Like all great posts I come away with more questions than answers.

For years, salespeople are often asked about their rolodex when entering a job. However, as with this note, I think the ability to bring in a personal network is huge for a job. Especially as it shows the ability to potentially grow a network inside the new work environment. The most effective workers I’ve know have developed a wide-ranging network to accomplish work that often ranges from the security guard to randomly running/exercising and therefore knowing the senior execs.

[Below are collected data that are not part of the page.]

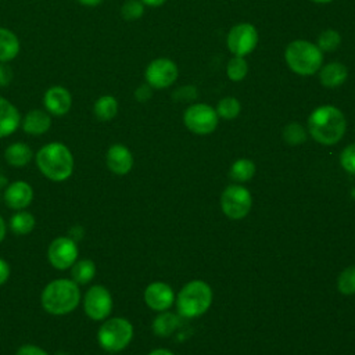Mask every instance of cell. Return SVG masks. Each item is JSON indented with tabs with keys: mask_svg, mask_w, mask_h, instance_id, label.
<instances>
[{
	"mask_svg": "<svg viewBox=\"0 0 355 355\" xmlns=\"http://www.w3.org/2000/svg\"><path fill=\"white\" fill-rule=\"evenodd\" d=\"M82 301L80 286L71 277L50 280L40 293V305L49 315L65 316L73 312Z\"/></svg>",
	"mask_w": 355,
	"mask_h": 355,
	"instance_id": "6da1fadb",
	"label": "cell"
},
{
	"mask_svg": "<svg viewBox=\"0 0 355 355\" xmlns=\"http://www.w3.org/2000/svg\"><path fill=\"white\" fill-rule=\"evenodd\" d=\"M35 162L39 172L55 183L68 180L75 168L71 148L61 141H50L42 146L35 154Z\"/></svg>",
	"mask_w": 355,
	"mask_h": 355,
	"instance_id": "7a4b0ae2",
	"label": "cell"
},
{
	"mask_svg": "<svg viewBox=\"0 0 355 355\" xmlns=\"http://www.w3.org/2000/svg\"><path fill=\"white\" fill-rule=\"evenodd\" d=\"M347 129V121L341 110L334 105L316 107L308 118V132L318 143L333 146L338 143Z\"/></svg>",
	"mask_w": 355,
	"mask_h": 355,
	"instance_id": "3957f363",
	"label": "cell"
},
{
	"mask_svg": "<svg viewBox=\"0 0 355 355\" xmlns=\"http://www.w3.org/2000/svg\"><path fill=\"white\" fill-rule=\"evenodd\" d=\"M284 60L294 73L309 76L316 73L323 65V53L315 43L297 39L287 44L284 50Z\"/></svg>",
	"mask_w": 355,
	"mask_h": 355,
	"instance_id": "277c9868",
	"label": "cell"
},
{
	"mask_svg": "<svg viewBox=\"0 0 355 355\" xmlns=\"http://www.w3.org/2000/svg\"><path fill=\"white\" fill-rule=\"evenodd\" d=\"M135 334L133 324L122 316H110L97 330V343L108 354L123 351Z\"/></svg>",
	"mask_w": 355,
	"mask_h": 355,
	"instance_id": "5b68a950",
	"label": "cell"
},
{
	"mask_svg": "<svg viewBox=\"0 0 355 355\" xmlns=\"http://www.w3.org/2000/svg\"><path fill=\"white\" fill-rule=\"evenodd\" d=\"M212 302L211 287L202 280L189 282L178 294L176 306L180 316L196 318L202 315Z\"/></svg>",
	"mask_w": 355,
	"mask_h": 355,
	"instance_id": "8992f818",
	"label": "cell"
},
{
	"mask_svg": "<svg viewBox=\"0 0 355 355\" xmlns=\"http://www.w3.org/2000/svg\"><path fill=\"white\" fill-rule=\"evenodd\" d=\"M85 315L93 322H103L111 316L114 300L111 291L103 284H92L82 295Z\"/></svg>",
	"mask_w": 355,
	"mask_h": 355,
	"instance_id": "52a82bcc",
	"label": "cell"
},
{
	"mask_svg": "<svg viewBox=\"0 0 355 355\" xmlns=\"http://www.w3.org/2000/svg\"><path fill=\"white\" fill-rule=\"evenodd\" d=\"M219 116L216 110L204 103H196L186 108L183 122L186 128L196 135H209L218 126Z\"/></svg>",
	"mask_w": 355,
	"mask_h": 355,
	"instance_id": "ba28073f",
	"label": "cell"
},
{
	"mask_svg": "<svg viewBox=\"0 0 355 355\" xmlns=\"http://www.w3.org/2000/svg\"><path fill=\"white\" fill-rule=\"evenodd\" d=\"M79 258V247L68 234L53 239L47 247L49 263L57 270L69 269Z\"/></svg>",
	"mask_w": 355,
	"mask_h": 355,
	"instance_id": "9c48e42d",
	"label": "cell"
},
{
	"mask_svg": "<svg viewBox=\"0 0 355 355\" xmlns=\"http://www.w3.org/2000/svg\"><path fill=\"white\" fill-rule=\"evenodd\" d=\"M252 205L250 191L240 184L227 186L220 196V207L230 219H243L247 216Z\"/></svg>",
	"mask_w": 355,
	"mask_h": 355,
	"instance_id": "30bf717a",
	"label": "cell"
},
{
	"mask_svg": "<svg viewBox=\"0 0 355 355\" xmlns=\"http://www.w3.org/2000/svg\"><path fill=\"white\" fill-rule=\"evenodd\" d=\"M259 35L257 28L250 22H241L229 31L226 36V46L233 55L245 57L252 53L258 44Z\"/></svg>",
	"mask_w": 355,
	"mask_h": 355,
	"instance_id": "8fae6325",
	"label": "cell"
},
{
	"mask_svg": "<svg viewBox=\"0 0 355 355\" xmlns=\"http://www.w3.org/2000/svg\"><path fill=\"white\" fill-rule=\"evenodd\" d=\"M179 69L178 65L165 57L155 58L148 62L144 71V78L146 83L150 85L153 89H166L175 83L178 79Z\"/></svg>",
	"mask_w": 355,
	"mask_h": 355,
	"instance_id": "7c38bea8",
	"label": "cell"
},
{
	"mask_svg": "<svg viewBox=\"0 0 355 355\" xmlns=\"http://www.w3.org/2000/svg\"><path fill=\"white\" fill-rule=\"evenodd\" d=\"M35 198L33 187L26 180H14L7 184L3 191L4 204L12 211L26 209Z\"/></svg>",
	"mask_w": 355,
	"mask_h": 355,
	"instance_id": "4fadbf2b",
	"label": "cell"
},
{
	"mask_svg": "<svg viewBox=\"0 0 355 355\" xmlns=\"http://www.w3.org/2000/svg\"><path fill=\"white\" fill-rule=\"evenodd\" d=\"M43 105L51 116H64L72 107V96L67 87L54 85L44 92Z\"/></svg>",
	"mask_w": 355,
	"mask_h": 355,
	"instance_id": "5bb4252c",
	"label": "cell"
},
{
	"mask_svg": "<svg viewBox=\"0 0 355 355\" xmlns=\"http://www.w3.org/2000/svg\"><path fill=\"white\" fill-rule=\"evenodd\" d=\"M105 165L114 175H128L133 168V154L125 144H111L105 153Z\"/></svg>",
	"mask_w": 355,
	"mask_h": 355,
	"instance_id": "9a60e30c",
	"label": "cell"
},
{
	"mask_svg": "<svg viewBox=\"0 0 355 355\" xmlns=\"http://www.w3.org/2000/svg\"><path fill=\"white\" fill-rule=\"evenodd\" d=\"M175 293L172 287L162 282H153L144 290V302L148 308L164 312L173 304Z\"/></svg>",
	"mask_w": 355,
	"mask_h": 355,
	"instance_id": "2e32d148",
	"label": "cell"
},
{
	"mask_svg": "<svg viewBox=\"0 0 355 355\" xmlns=\"http://www.w3.org/2000/svg\"><path fill=\"white\" fill-rule=\"evenodd\" d=\"M21 128L29 136H42L51 128V115L46 110H29L22 116Z\"/></svg>",
	"mask_w": 355,
	"mask_h": 355,
	"instance_id": "e0dca14e",
	"label": "cell"
},
{
	"mask_svg": "<svg viewBox=\"0 0 355 355\" xmlns=\"http://www.w3.org/2000/svg\"><path fill=\"white\" fill-rule=\"evenodd\" d=\"M22 116L18 108L6 97L0 96V139L8 137L21 128Z\"/></svg>",
	"mask_w": 355,
	"mask_h": 355,
	"instance_id": "ac0fdd59",
	"label": "cell"
},
{
	"mask_svg": "<svg viewBox=\"0 0 355 355\" xmlns=\"http://www.w3.org/2000/svg\"><path fill=\"white\" fill-rule=\"evenodd\" d=\"M348 78V69L343 62L331 61L329 64H324L319 69V80L322 86L334 89L341 86Z\"/></svg>",
	"mask_w": 355,
	"mask_h": 355,
	"instance_id": "d6986e66",
	"label": "cell"
},
{
	"mask_svg": "<svg viewBox=\"0 0 355 355\" xmlns=\"http://www.w3.org/2000/svg\"><path fill=\"white\" fill-rule=\"evenodd\" d=\"M33 158L35 154L32 147L24 141H14L8 144L4 150L6 162L14 168H24L29 165Z\"/></svg>",
	"mask_w": 355,
	"mask_h": 355,
	"instance_id": "ffe728a7",
	"label": "cell"
},
{
	"mask_svg": "<svg viewBox=\"0 0 355 355\" xmlns=\"http://www.w3.org/2000/svg\"><path fill=\"white\" fill-rule=\"evenodd\" d=\"M21 50L18 36L8 28L0 26V62H10L17 58Z\"/></svg>",
	"mask_w": 355,
	"mask_h": 355,
	"instance_id": "44dd1931",
	"label": "cell"
},
{
	"mask_svg": "<svg viewBox=\"0 0 355 355\" xmlns=\"http://www.w3.org/2000/svg\"><path fill=\"white\" fill-rule=\"evenodd\" d=\"M71 279L78 284V286H86L93 282L96 277V263L90 258H78L75 263L69 268Z\"/></svg>",
	"mask_w": 355,
	"mask_h": 355,
	"instance_id": "7402d4cb",
	"label": "cell"
},
{
	"mask_svg": "<svg viewBox=\"0 0 355 355\" xmlns=\"http://www.w3.org/2000/svg\"><path fill=\"white\" fill-rule=\"evenodd\" d=\"M35 226H36L35 215L26 209L15 211L11 215L8 225H7V227L17 236H26V234L32 233Z\"/></svg>",
	"mask_w": 355,
	"mask_h": 355,
	"instance_id": "603a6c76",
	"label": "cell"
},
{
	"mask_svg": "<svg viewBox=\"0 0 355 355\" xmlns=\"http://www.w3.org/2000/svg\"><path fill=\"white\" fill-rule=\"evenodd\" d=\"M118 110H119L118 100L111 94L100 96L93 104V114L96 119L101 122H108L114 119L118 114Z\"/></svg>",
	"mask_w": 355,
	"mask_h": 355,
	"instance_id": "cb8c5ba5",
	"label": "cell"
},
{
	"mask_svg": "<svg viewBox=\"0 0 355 355\" xmlns=\"http://www.w3.org/2000/svg\"><path fill=\"white\" fill-rule=\"evenodd\" d=\"M179 326V318L172 312H161L153 320V331L158 337H168L171 336L176 327Z\"/></svg>",
	"mask_w": 355,
	"mask_h": 355,
	"instance_id": "d4e9b609",
	"label": "cell"
},
{
	"mask_svg": "<svg viewBox=\"0 0 355 355\" xmlns=\"http://www.w3.org/2000/svg\"><path fill=\"white\" fill-rule=\"evenodd\" d=\"M229 173L234 182H247L255 173V164L248 158H240L233 162Z\"/></svg>",
	"mask_w": 355,
	"mask_h": 355,
	"instance_id": "484cf974",
	"label": "cell"
},
{
	"mask_svg": "<svg viewBox=\"0 0 355 355\" xmlns=\"http://www.w3.org/2000/svg\"><path fill=\"white\" fill-rule=\"evenodd\" d=\"M248 73V62L244 57L233 55L226 67V75L232 82H241Z\"/></svg>",
	"mask_w": 355,
	"mask_h": 355,
	"instance_id": "4316f807",
	"label": "cell"
},
{
	"mask_svg": "<svg viewBox=\"0 0 355 355\" xmlns=\"http://www.w3.org/2000/svg\"><path fill=\"white\" fill-rule=\"evenodd\" d=\"M215 110H216L218 116H220L223 119H234L236 116H239V114L241 111V104L236 97L227 96V97H223L219 100Z\"/></svg>",
	"mask_w": 355,
	"mask_h": 355,
	"instance_id": "83f0119b",
	"label": "cell"
},
{
	"mask_svg": "<svg viewBox=\"0 0 355 355\" xmlns=\"http://www.w3.org/2000/svg\"><path fill=\"white\" fill-rule=\"evenodd\" d=\"M341 44V35L336 29H324L318 36L316 46L320 49L322 53L324 51H334Z\"/></svg>",
	"mask_w": 355,
	"mask_h": 355,
	"instance_id": "f1b7e54d",
	"label": "cell"
},
{
	"mask_svg": "<svg viewBox=\"0 0 355 355\" xmlns=\"http://www.w3.org/2000/svg\"><path fill=\"white\" fill-rule=\"evenodd\" d=\"M283 139L290 146L302 144L306 140V130L298 122H290L283 129Z\"/></svg>",
	"mask_w": 355,
	"mask_h": 355,
	"instance_id": "f546056e",
	"label": "cell"
},
{
	"mask_svg": "<svg viewBox=\"0 0 355 355\" xmlns=\"http://www.w3.org/2000/svg\"><path fill=\"white\" fill-rule=\"evenodd\" d=\"M338 291L344 295L355 294V266L345 268L337 279Z\"/></svg>",
	"mask_w": 355,
	"mask_h": 355,
	"instance_id": "4dcf8cb0",
	"label": "cell"
},
{
	"mask_svg": "<svg viewBox=\"0 0 355 355\" xmlns=\"http://www.w3.org/2000/svg\"><path fill=\"white\" fill-rule=\"evenodd\" d=\"M144 14V4L141 0H126L121 7V17L125 21H136Z\"/></svg>",
	"mask_w": 355,
	"mask_h": 355,
	"instance_id": "1f68e13d",
	"label": "cell"
},
{
	"mask_svg": "<svg viewBox=\"0 0 355 355\" xmlns=\"http://www.w3.org/2000/svg\"><path fill=\"white\" fill-rule=\"evenodd\" d=\"M340 164H341V166L347 172L355 175V143L347 146L341 151V154H340Z\"/></svg>",
	"mask_w": 355,
	"mask_h": 355,
	"instance_id": "d6a6232c",
	"label": "cell"
},
{
	"mask_svg": "<svg viewBox=\"0 0 355 355\" xmlns=\"http://www.w3.org/2000/svg\"><path fill=\"white\" fill-rule=\"evenodd\" d=\"M14 78L12 68L8 62H0V87H7L11 85Z\"/></svg>",
	"mask_w": 355,
	"mask_h": 355,
	"instance_id": "836d02e7",
	"label": "cell"
},
{
	"mask_svg": "<svg viewBox=\"0 0 355 355\" xmlns=\"http://www.w3.org/2000/svg\"><path fill=\"white\" fill-rule=\"evenodd\" d=\"M173 97L179 101H190V100H194L197 97V90L194 86H184V87H179Z\"/></svg>",
	"mask_w": 355,
	"mask_h": 355,
	"instance_id": "e575fe53",
	"label": "cell"
},
{
	"mask_svg": "<svg viewBox=\"0 0 355 355\" xmlns=\"http://www.w3.org/2000/svg\"><path fill=\"white\" fill-rule=\"evenodd\" d=\"M15 355H50V354L44 348L36 344H24L17 349Z\"/></svg>",
	"mask_w": 355,
	"mask_h": 355,
	"instance_id": "d590c367",
	"label": "cell"
},
{
	"mask_svg": "<svg viewBox=\"0 0 355 355\" xmlns=\"http://www.w3.org/2000/svg\"><path fill=\"white\" fill-rule=\"evenodd\" d=\"M153 96V87L147 83L144 85H140L136 90H135V98L139 101V103H146Z\"/></svg>",
	"mask_w": 355,
	"mask_h": 355,
	"instance_id": "8d00e7d4",
	"label": "cell"
},
{
	"mask_svg": "<svg viewBox=\"0 0 355 355\" xmlns=\"http://www.w3.org/2000/svg\"><path fill=\"white\" fill-rule=\"evenodd\" d=\"M11 276V266L10 263L0 257V287L4 286Z\"/></svg>",
	"mask_w": 355,
	"mask_h": 355,
	"instance_id": "74e56055",
	"label": "cell"
},
{
	"mask_svg": "<svg viewBox=\"0 0 355 355\" xmlns=\"http://www.w3.org/2000/svg\"><path fill=\"white\" fill-rule=\"evenodd\" d=\"M85 233H86V232H85V227H83V226H80V225H75V226H72V227L69 229L68 236H69L72 240H75V241L78 243V241L83 240Z\"/></svg>",
	"mask_w": 355,
	"mask_h": 355,
	"instance_id": "f35d334b",
	"label": "cell"
},
{
	"mask_svg": "<svg viewBox=\"0 0 355 355\" xmlns=\"http://www.w3.org/2000/svg\"><path fill=\"white\" fill-rule=\"evenodd\" d=\"M79 4L85 6V7H97L100 6L104 0H76Z\"/></svg>",
	"mask_w": 355,
	"mask_h": 355,
	"instance_id": "ab89813d",
	"label": "cell"
},
{
	"mask_svg": "<svg viewBox=\"0 0 355 355\" xmlns=\"http://www.w3.org/2000/svg\"><path fill=\"white\" fill-rule=\"evenodd\" d=\"M6 234H7V223H6V220L3 219V216L0 215V244H1L3 240L6 239Z\"/></svg>",
	"mask_w": 355,
	"mask_h": 355,
	"instance_id": "60d3db41",
	"label": "cell"
},
{
	"mask_svg": "<svg viewBox=\"0 0 355 355\" xmlns=\"http://www.w3.org/2000/svg\"><path fill=\"white\" fill-rule=\"evenodd\" d=\"M166 0H141V3L144 6H150V7H159L165 3Z\"/></svg>",
	"mask_w": 355,
	"mask_h": 355,
	"instance_id": "b9f144b4",
	"label": "cell"
},
{
	"mask_svg": "<svg viewBox=\"0 0 355 355\" xmlns=\"http://www.w3.org/2000/svg\"><path fill=\"white\" fill-rule=\"evenodd\" d=\"M148 355H175V354L165 348H157V349H153Z\"/></svg>",
	"mask_w": 355,
	"mask_h": 355,
	"instance_id": "7bdbcfd3",
	"label": "cell"
},
{
	"mask_svg": "<svg viewBox=\"0 0 355 355\" xmlns=\"http://www.w3.org/2000/svg\"><path fill=\"white\" fill-rule=\"evenodd\" d=\"M8 183H10V182L7 180V178H6L4 175H0V189H6Z\"/></svg>",
	"mask_w": 355,
	"mask_h": 355,
	"instance_id": "ee69618b",
	"label": "cell"
},
{
	"mask_svg": "<svg viewBox=\"0 0 355 355\" xmlns=\"http://www.w3.org/2000/svg\"><path fill=\"white\" fill-rule=\"evenodd\" d=\"M313 3H318V4H327V3H331L333 0H311Z\"/></svg>",
	"mask_w": 355,
	"mask_h": 355,
	"instance_id": "f6af8a7d",
	"label": "cell"
},
{
	"mask_svg": "<svg viewBox=\"0 0 355 355\" xmlns=\"http://www.w3.org/2000/svg\"><path fill=\"white\" fill-rule=\"evenodd\" d=\"M55 355H69V354L65 351H58V352H55Z\"/></svg>",
	"mask_w": 355,
	"mask_h": 355,
	"instance_id": "bcb514c9",
	"label": "cell"
},
{
	"mask_svg": "<svg viewBox=\"0 0 355 355\" xmlns=\"http://www.w3.org/2000/svg\"><path fill=\"white\" fill-rule=\"evenodd\" d=\"M110 355H114V354H110Z\"/></svg>",
	"mask_w": 355,
	"mask_h": 355,
	"instance_id": "7dc6e473",
	"label": "cell"
}]
</instances>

Avatar photo Bill Brantley

Great post and especially relevant for today. I would argue that instead of controlling the invisible we determine how to reward employees who best utilize the invisible. When the value is in the employees, the best a manager can do is to enroll the employee in the organization’s vision.

Gary Berg-Cross

John,

I heartily agree that we often don’t “know enough to ponder the appropriate intervention strategy (in a complex organization).
There has been quite a bit of thought about this but it is hard to apply. I wrote about this 7 years ago or so.

Among the things being tried was Checkland’s Soft-systems approach developed in the 80s and 90s to express and negotiate IT-related change outcomes. SSM was originally defined as an
action research approach, to enable organizational actors to jointly inquire into and learn about organizational problems and appropriate solutions, especially in the IT domain.

There’s a Soft Systems Methodology (SSM) too that uses a shared social cognition approach. SSM provides a set of modeling techniques that enable a systemic approach for inquiring about and theiry resolution.

Generally these “soft” systems perspective recognizes that:

“multiple, competing definitions exist for any purposeful system of human activity. Individuals may simultaneously define multiple purposes for which they understand a system of human-activity to exist. Some of these may coexist and some conflict. Individuals may only become aware of conflicts when called upon to resolve incompatibilities between activities required for one purpose and activities required for a conflicting purpose. But this depends upon those activities being
made explicit, though the definition of systems of human- activity, or “soft” systems.

Like many things these just use a lot of resoruces and not many people are well trained in them.

It takes tine for the separation and surfacing of multiple, “purposeful systems of human-activity”, and an inquiry into how each system view may be achieved.